Het concept van de drift speelt een belangrijke interdisciplinaire rol in de moderne geschiedenis van ideeën. Aan het begin van de 20e eeuw werd de theorie van de driften een onderscheidend kenmerk van Freuds psychoanalyse, maar het concept heeft een traditie die teruggaat tot de 17e en 18e-eeuwse levenswetenschappen. Rond 1800 werd het concept van drift ook van groot belang voor de klassieke Duitse filosofie.
Rekening houdend met de historische oorsprong van het concept, beoogt het voorgestelde project de eerste systematische studie van driften in de klassieke Duitse filosofie te worden. De nadruk ligt hierbij op de verbanden en transformaties die centraal staan in de ontwikkeling van Kant tot Hegel.

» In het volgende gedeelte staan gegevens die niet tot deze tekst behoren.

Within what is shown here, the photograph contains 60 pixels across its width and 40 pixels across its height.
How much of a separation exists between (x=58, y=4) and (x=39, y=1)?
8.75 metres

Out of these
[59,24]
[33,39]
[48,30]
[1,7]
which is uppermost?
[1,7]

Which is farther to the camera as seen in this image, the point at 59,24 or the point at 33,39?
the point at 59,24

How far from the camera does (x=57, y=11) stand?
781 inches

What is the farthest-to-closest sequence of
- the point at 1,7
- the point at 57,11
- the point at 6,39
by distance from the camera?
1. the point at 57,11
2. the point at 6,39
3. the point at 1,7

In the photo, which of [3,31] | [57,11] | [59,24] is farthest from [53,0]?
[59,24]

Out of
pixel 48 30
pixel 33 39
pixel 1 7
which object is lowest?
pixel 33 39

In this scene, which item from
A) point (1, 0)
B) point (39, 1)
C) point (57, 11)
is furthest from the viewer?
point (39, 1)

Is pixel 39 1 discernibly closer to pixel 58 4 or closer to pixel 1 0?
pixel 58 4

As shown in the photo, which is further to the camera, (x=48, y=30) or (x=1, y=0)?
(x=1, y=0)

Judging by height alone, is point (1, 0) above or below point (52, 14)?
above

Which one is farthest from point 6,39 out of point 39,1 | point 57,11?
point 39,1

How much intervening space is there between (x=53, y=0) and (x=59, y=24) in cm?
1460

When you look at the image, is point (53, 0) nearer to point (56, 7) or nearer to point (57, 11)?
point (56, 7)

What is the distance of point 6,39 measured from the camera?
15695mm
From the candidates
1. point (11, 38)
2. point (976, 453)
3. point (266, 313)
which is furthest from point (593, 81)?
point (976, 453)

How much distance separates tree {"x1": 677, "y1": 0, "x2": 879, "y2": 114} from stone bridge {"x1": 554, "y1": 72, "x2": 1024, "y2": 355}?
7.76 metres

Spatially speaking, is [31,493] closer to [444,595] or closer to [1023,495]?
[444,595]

Binnen hun theorieën fungeert het concept van drift als een tussenliggende notie die de kloof tussen natuur en vrijheid overbrugt en de normatieve claims van de ethiek verbindt met de bevindingen van de biologie en antropologie.
De waarde van dit onderzoek
Een historische en systematische studie van het begrip drift stelt ons in staat om de ontwikkelingen binnen de klassieke Duitse filosofie te interpreteren vanuit een nieuw perspectief dat de spanningen tussen normatieve en naturalistische opvattingen over natuur en menselijk leven naar voren brengt. Tegen deze achtergrond kan een brede discussie over de risico's en mogelijkheden die voortvloeien uit de nauwe associatie van ethiek met biologie op gang worden gebracht, die veel verder gaat dan het puur historische belang.